### Work to complete
Below are some entries. Output each one exactly as it appears.

★ ★ ★ ★ ★ ★ ★

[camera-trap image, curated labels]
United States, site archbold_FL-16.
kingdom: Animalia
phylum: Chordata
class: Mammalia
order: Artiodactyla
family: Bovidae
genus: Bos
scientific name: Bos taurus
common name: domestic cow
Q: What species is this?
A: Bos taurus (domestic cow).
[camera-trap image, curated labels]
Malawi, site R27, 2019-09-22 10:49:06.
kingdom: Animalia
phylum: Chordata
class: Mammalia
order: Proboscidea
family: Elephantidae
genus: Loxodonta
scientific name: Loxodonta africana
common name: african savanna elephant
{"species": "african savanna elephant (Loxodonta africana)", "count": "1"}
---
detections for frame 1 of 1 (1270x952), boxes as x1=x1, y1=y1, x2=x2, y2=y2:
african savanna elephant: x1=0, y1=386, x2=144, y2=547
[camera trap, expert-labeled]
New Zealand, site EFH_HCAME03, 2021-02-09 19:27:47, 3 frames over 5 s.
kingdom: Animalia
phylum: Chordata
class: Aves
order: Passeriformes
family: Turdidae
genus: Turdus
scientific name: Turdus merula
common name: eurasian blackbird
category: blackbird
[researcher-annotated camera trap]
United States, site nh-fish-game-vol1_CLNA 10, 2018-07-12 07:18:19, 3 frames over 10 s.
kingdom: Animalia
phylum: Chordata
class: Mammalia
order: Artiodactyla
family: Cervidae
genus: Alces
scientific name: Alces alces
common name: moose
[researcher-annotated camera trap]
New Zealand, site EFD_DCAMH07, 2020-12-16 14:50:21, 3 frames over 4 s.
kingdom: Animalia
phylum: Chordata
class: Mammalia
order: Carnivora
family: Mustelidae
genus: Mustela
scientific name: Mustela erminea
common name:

★ ★ ★ ★ ★ ★ ★

### Solved problem
[camera-trap image, curated labels]
United States, site archbold_FL-16.
kingdom: Animalia
phylum: Chordata
class: Mammalia
order: Artiodactyla
family: Bovidae
genus: Bos
scientific name: Bos taurus
common name: domestic cow
Q: What species is this?
A: Bos taurus (domestic cow).
[camera-trap image, curated labels]
Malawi, site R27, 2019-09-22 10:49:06.
kingdom: Animalia
phylum: Chordata
class: Mammalia
order: Proboscidea
family: Elephantidae
genus: Loxodonta
scientific name: Loxodonta africana
common name: african savanna elephant
{"species": "african savanna elephant (Loxodonta africana)", "count": "1"}
---
detections for frame 1 of 1 (1270x952), boxes as x1=x1, y1=y1, x2=x2, y2=y2:
african savanna elephant: x1=0, y1=386, x2=144, y2=547
[camera trap, expert-labeled]
New Zealand, site EFH_HCAME03, 2021-02-09 19:27:47, 3 frames over 5 s.
kingdom: Animalia
phylum: Chordata
class: Aves
order: Passeriformes
family: Turdidae
genus: Turdus
scientific name: Turdus merula
common name: eurasian blackbird
category: blackbird
[researcher-annotated camera trap]
United States, site nh-fish-game-vol1_CLNA 10, 2018-07-12 07:18:19, 3 frames over 10 s.
kingdom: Animalia
phylum: Chordata
class: Mammalia
order: Artiodactyla
family: Cervidae
genus: Alces
scientific name: Alces alces
common name: moose
[researcher-annotated camera trap]
New Zealand, site EFD_DCAMH07, 2020-12-16 14:50:21, 3 frames over 4 s.
kingdom: Animalia
phylum: Chordata
class: Mammalia
order: Carnivora
family: Mustelidae
genus: Mustela
scientific name: Mustela erminea
common name:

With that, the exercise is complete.